----- Original Message ----- From: "Doug Henwood" <dhenwood at panix.com>
-Oh, and it was true in the early days that single-payer campaigns -were silent on citizenship status. No longer. The Calif bill -explicitly says "residents," not citizens, and the national Conyers -bill does as well <http://www.house.gov/conyers/news_hr676_2.htm>. -So, Nathan, ready to sign on, or still for "incremental change"?
The California initiative didn't exclude undocumented immigrants either-- until late in the game the leadership revised the draft when the immigrant-baiting started.
This is the problem with the romance of "maximalist" demands-- it's all about the demand with no analysis of likely political developments later on. At times, I'm all for maximalist demands, but there are many maximalist demands that actually set you up for worse results in the final deal. There are less maximalist demands that are more defensible-- they are a better "trench" in warfare terms to defend your position.

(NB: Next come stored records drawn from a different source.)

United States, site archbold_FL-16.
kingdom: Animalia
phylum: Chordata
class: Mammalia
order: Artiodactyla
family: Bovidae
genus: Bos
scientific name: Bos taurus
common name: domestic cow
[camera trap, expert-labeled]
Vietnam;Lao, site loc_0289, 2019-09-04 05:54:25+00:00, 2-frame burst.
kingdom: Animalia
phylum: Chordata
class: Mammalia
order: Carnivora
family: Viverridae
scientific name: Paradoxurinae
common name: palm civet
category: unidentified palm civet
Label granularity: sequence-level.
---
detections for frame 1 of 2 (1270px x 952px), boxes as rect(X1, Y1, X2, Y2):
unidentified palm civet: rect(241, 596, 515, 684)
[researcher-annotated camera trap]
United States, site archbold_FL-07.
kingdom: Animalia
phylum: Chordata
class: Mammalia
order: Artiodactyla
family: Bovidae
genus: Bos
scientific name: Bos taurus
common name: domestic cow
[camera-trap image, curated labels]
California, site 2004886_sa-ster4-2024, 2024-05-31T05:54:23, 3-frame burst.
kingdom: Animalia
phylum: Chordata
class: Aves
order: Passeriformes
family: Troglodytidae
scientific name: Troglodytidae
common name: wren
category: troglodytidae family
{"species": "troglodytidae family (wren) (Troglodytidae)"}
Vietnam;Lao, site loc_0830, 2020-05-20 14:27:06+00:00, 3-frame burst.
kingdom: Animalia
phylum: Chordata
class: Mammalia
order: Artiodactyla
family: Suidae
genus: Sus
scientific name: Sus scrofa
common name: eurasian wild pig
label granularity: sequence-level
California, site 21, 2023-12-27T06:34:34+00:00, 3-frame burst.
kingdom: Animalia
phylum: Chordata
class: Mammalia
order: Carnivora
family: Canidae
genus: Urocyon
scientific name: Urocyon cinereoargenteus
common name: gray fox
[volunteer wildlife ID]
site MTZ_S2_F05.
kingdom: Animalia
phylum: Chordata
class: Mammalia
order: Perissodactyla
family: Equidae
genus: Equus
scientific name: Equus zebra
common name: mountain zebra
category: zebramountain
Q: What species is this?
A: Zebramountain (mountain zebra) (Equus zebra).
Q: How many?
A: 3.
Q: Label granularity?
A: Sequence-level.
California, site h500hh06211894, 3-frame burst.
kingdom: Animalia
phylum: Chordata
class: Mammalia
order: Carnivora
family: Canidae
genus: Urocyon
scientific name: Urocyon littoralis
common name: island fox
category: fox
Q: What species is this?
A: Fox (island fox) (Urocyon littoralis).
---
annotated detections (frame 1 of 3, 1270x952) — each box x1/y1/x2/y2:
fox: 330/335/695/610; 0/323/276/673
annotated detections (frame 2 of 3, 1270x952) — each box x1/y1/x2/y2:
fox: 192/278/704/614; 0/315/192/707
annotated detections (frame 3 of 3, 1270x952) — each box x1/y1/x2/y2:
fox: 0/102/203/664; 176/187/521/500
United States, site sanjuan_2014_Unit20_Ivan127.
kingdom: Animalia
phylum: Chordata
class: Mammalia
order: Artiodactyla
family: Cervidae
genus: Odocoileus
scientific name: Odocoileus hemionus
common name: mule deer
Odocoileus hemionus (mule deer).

My maximalist demand is that everyone in the country get decent health care coverage. Single payer is just one method and I don't fetishize means. At the moment, it looks like a piss-poor unlikely means to get to the real maximalist goals, so why support it.
The health care strategy that makes most sense these days is to state the goal and push on the easiest means these days, from employer mandates like an expanded Maryland bill and expanding child coverage massively as was just done in Illinois.